The stupidest part of the sermon came when the pastor veered into a misology theme. We were reminded that while all the most brilliant scientists and philosophers in the world have been pretty doggone smart guys, figuring out a bunch of useful stuff, ultimately all their knowledge hasn't worked out what we were told is the most important issue, which is, according to the pastor, what happens to us when we die. I thought that issue was pretty well worked out: our bodies organically decompose. But of course, the pastor was talking about "souls," I suppose, and so we were cheerfully reminded that Christianity did provide that answer that has eluded the great minds of our time. And what's best is that you don't have to be some brilliant intellectual giant to understand it! The Bible makes it simple!
How handy is that? Yes, keep it simple, above all. I mean, most people can't figure out how to set the clocks on their video players, so doesn't it make sense that the answers to life's most penetrating questions ought to be even simpler than that?
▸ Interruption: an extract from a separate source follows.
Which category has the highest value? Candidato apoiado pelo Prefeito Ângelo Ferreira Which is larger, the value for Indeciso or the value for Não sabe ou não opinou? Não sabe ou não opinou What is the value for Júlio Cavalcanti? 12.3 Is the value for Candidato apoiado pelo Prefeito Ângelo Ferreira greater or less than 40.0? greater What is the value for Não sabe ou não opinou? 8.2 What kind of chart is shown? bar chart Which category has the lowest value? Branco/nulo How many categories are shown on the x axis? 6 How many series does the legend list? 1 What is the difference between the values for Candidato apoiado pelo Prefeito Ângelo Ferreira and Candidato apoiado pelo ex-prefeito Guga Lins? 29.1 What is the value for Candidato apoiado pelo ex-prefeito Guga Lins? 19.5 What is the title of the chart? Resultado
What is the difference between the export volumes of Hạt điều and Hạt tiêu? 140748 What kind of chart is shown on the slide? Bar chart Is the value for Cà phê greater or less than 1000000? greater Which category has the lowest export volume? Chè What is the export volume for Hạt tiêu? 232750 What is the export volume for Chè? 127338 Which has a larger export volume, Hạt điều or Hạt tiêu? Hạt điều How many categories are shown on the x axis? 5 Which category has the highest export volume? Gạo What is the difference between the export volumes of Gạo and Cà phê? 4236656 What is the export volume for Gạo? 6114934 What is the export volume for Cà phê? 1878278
Just take all of those profound conundrums about the nature of life and the universe to which scientists and philosophers have dedicated their entire lives over the past several millennia, and boil it down to "Goddidit!" See? Simple!
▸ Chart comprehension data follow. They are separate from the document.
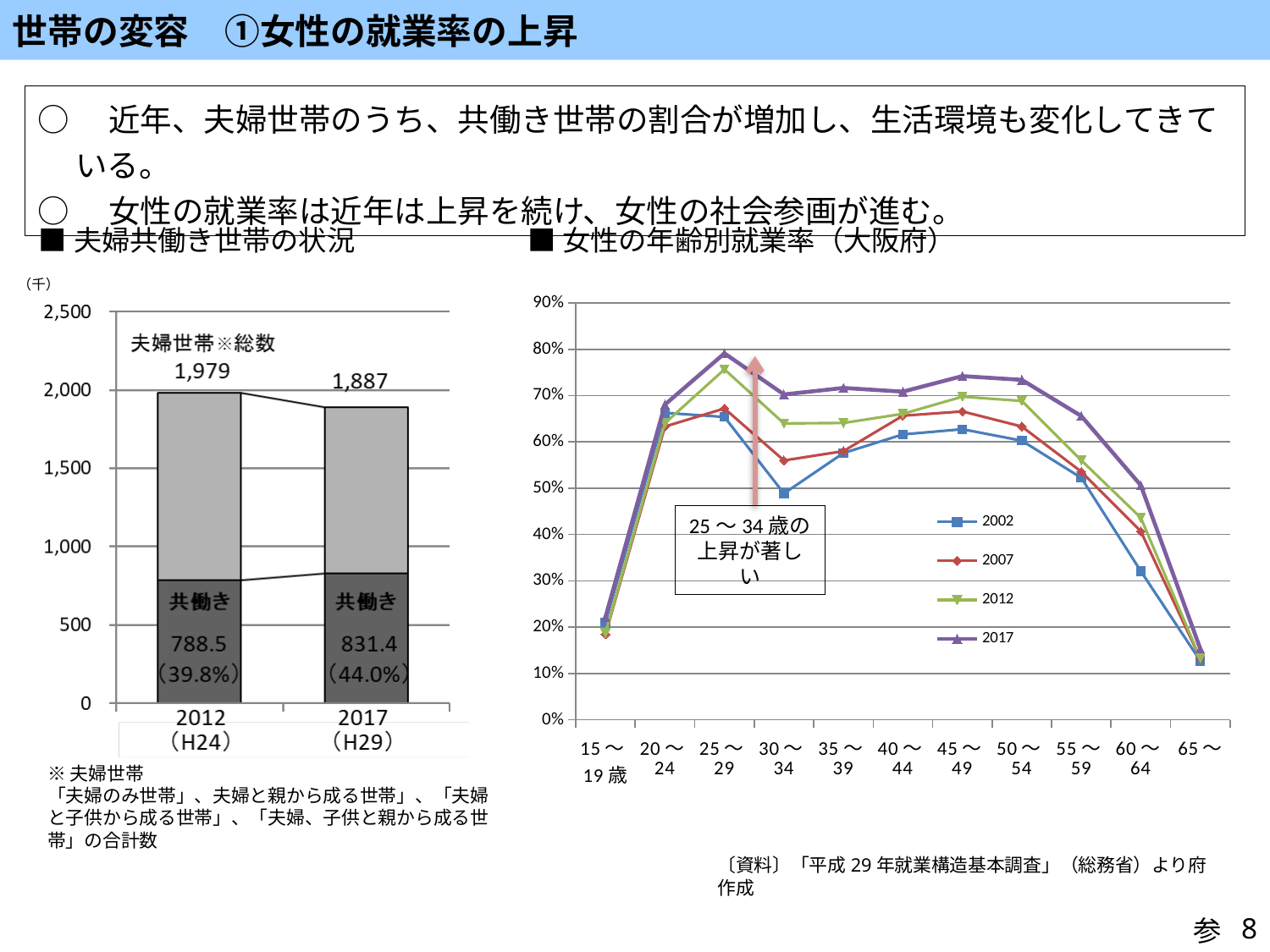
In the left chart (夫婦共働き世帯の状況), what is the total number of 夫婦世帯 in 2012? 1,979 In the left chart (夫婦共働き世帯の状況), by how much did the 共働き value increase from 2012 to 2017? 42.9 In the left chart (夫婦共働き世帯の状況), which year has the larger 共働き value, 2012 or 2017? 2017 In the left chart (夫婦共働き世帯の状況), what is the 共働き value for 2017? 831.4 In the right chart (女性の年齢別就業率（大阪府）), for the 30～34 age group, which series has the larger value, 2002 or 2017? 2017 How many series does the legend of the right chart (女性の年齢別就業率（大阪府）) list? 4 What kind of chart is the left chart (夫婦共働き世帯の状況)? Bar chart How many age groups are shown on the x axis of the right chart (女性の年齢別就業率（大阪府）)? 11 In the left chart (夫婦共働き世帯の状況), by how much did the 夫婦世帯 total decrease from 2012 to 2017? 92 In the left chart (夫婦共働き世帯の状況), what percentage share does 共働き have in 2012? 39.8% In the right chart (女性の年齢別就業率（大阪府）), is the 2017 value for the 25～29 age group greater or less than 70%? greater In the right chart (女性の年齢別就業率（大阪府）), which age group has the highest value for the 2017 series? 25～29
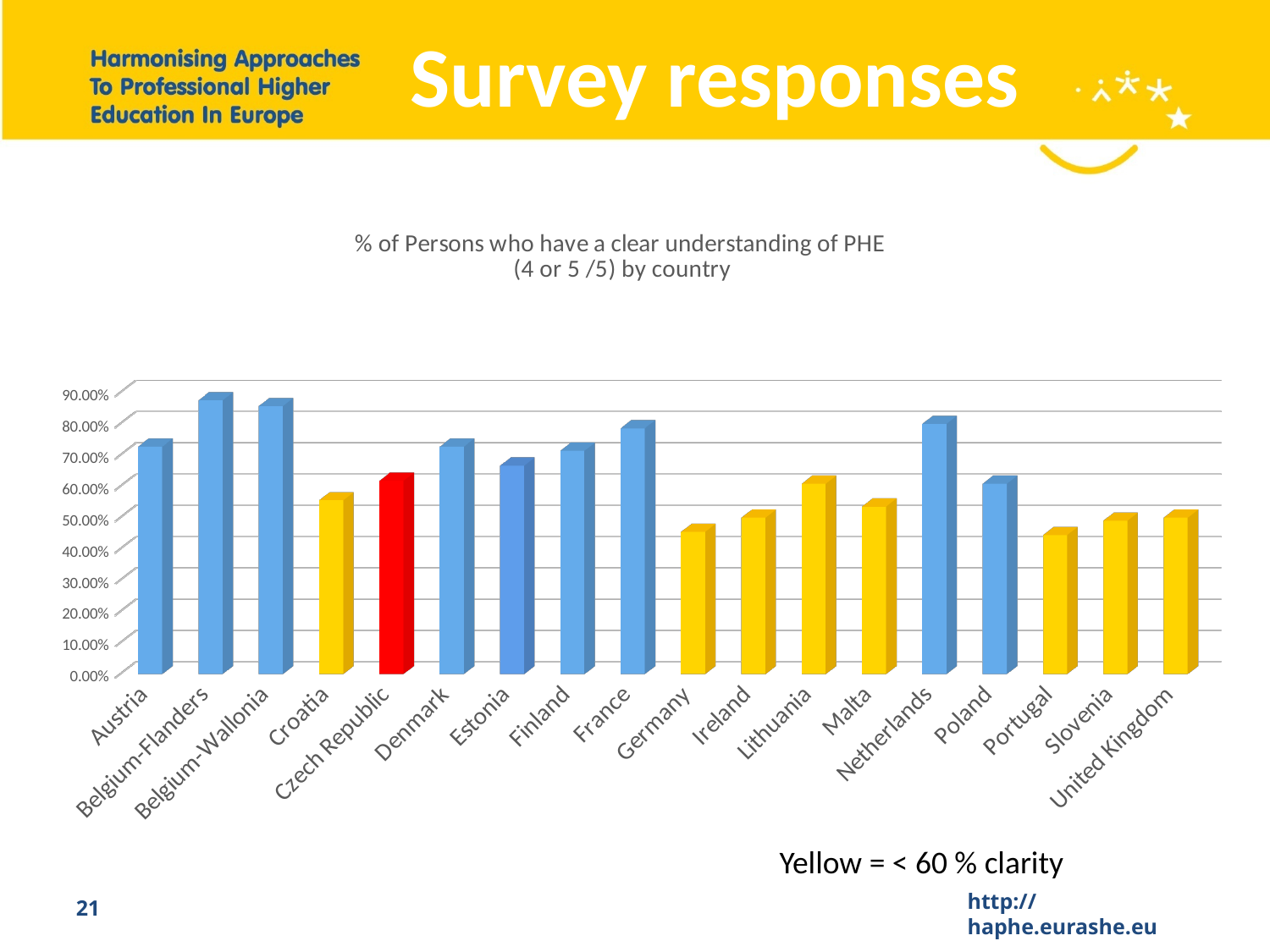
Is the value for Belgium-Flanders greater or less than 80.00%? greater What is the title of the chart? % of Persons who have a clear understanding of PHE (4 or 5 /5) by country Which country's bar is coloured red in the chart? Czech Republic Is the value for Netherlands greater or less than 70.00%? greater Is the value for France greater or less than 70.00%? greater How many countries are shown on the x axis of the chart? 18 Which has a higher value, Belgium-Wallonia or Croatia? Belgium-Wallonia Which has a higher value, Netherlands or Poland? Netherlands Which country has the highest percentage of persons with a clear understanding of PHE? Belgium-Flanders What kind of chart is shown on the slide? bar chart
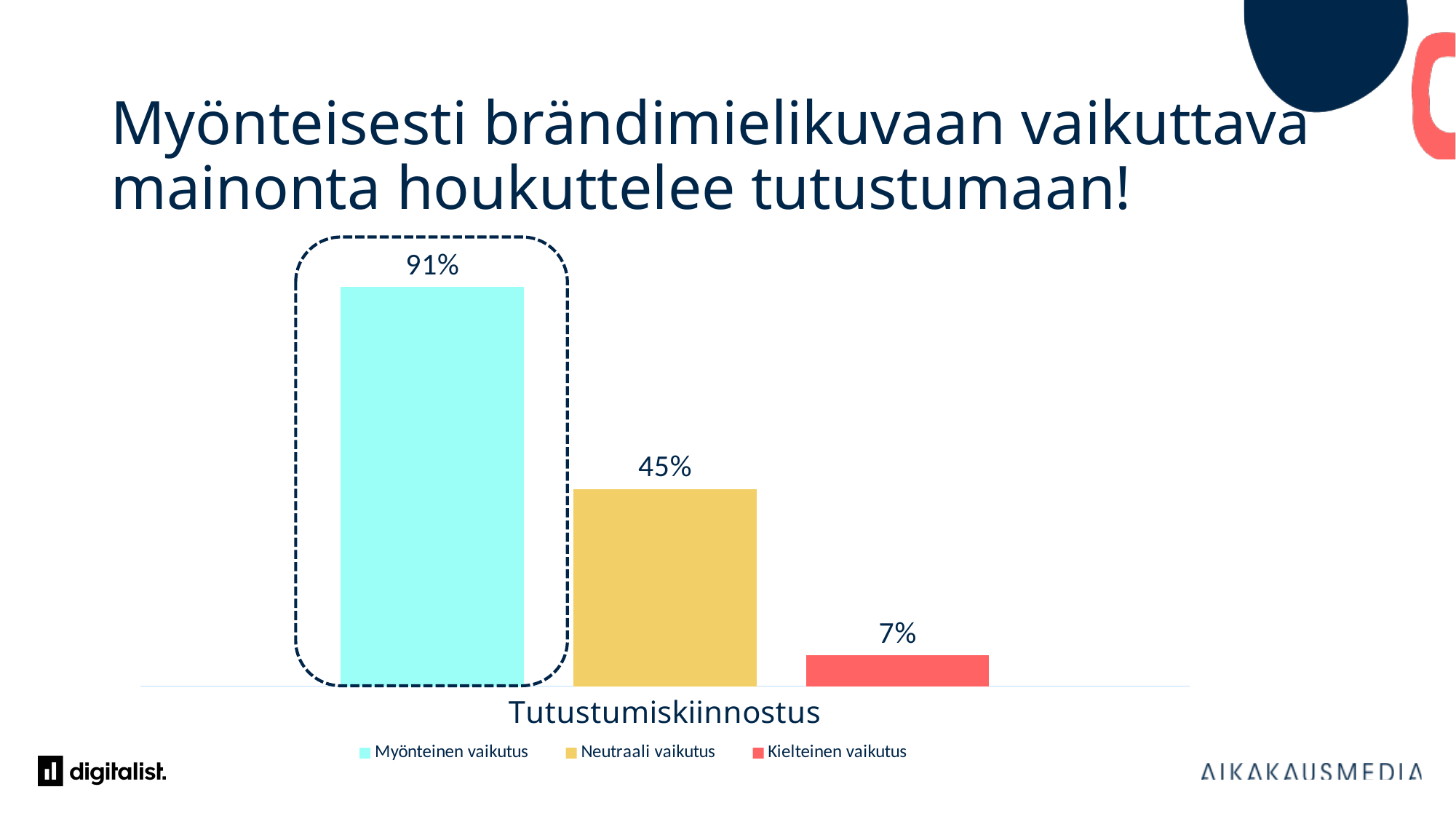
Which is larger, the value for Neutraali vaikutus or Kielteinen vaikutus? Neutraali vaikutus What is the value for Myönteinen vaikutus? 91% What is the value for Kielteinen vaikutus? 7% Which series has the lowest value? Kielteinen vaikutus What kind of chart is shown on the slide? Bar chart What is the difference between the values for Neutraali vaikutus and Kielteinen vaikutus? 38% How many series does the legend list? 3 What is the value for Neutraali vaikutus? 45% What is the category label shown on the x axis? Tutustumiskiinnostus Which series is highlighted with a dashed outline? Myönteinen vaikutus Which series has the highest value? Myönteinen vaikutus What is the difference between the values for Myönteinen vaikutus and Neutraali vaikutus? 46%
Okay, this is all just boilerplate Christian anti-intellectual silliness. But when you realize that people by the millions are getting slammed with this moronic message every Sunday — "Hey, education is okay and all, but it hasn't got the real answers, and you'll get those today, and the best thing is they're as easy as pickin' your nose while sittin' down!" — then is it any wonder that we live in a country where something as retarded as the Creation "Museum" can actually be built? When religion hands ignorant people a bunch of wish fulfillment fantasies and then tells them they're smarter than "brilliant scientists and philosophers," it's an act as essentially cruel as the drug dealer giving a third-grader the "first one's free, kid" spiel.
But the worst part of this sermon is that my friend's mother was a schoolteacher, working with learning-disabled children, and was deeply dedicated to her vocation, even spending her own money on teaching materials when whatever school she was at was too cheap (or, to be fair, underfunded perhaps) to provide. And here's this jerk giving a sermon that completely devalues education, thereby devaluing my friend's mother's life, and pronouncing that old delusion, "faith," as infinitely preferable and more valuable than knowledge.
I'm pleased I was able to be there for my friend in her time of mourning. But it saddens me that all I got out of the service was a bleak reminder of why religion is such poison. What should have been a tribute to her mom's life turned into another gross sales pitch for Christianity, and a stomach-turning exercise in misology that demeaned the legacy of the woman it should have honored.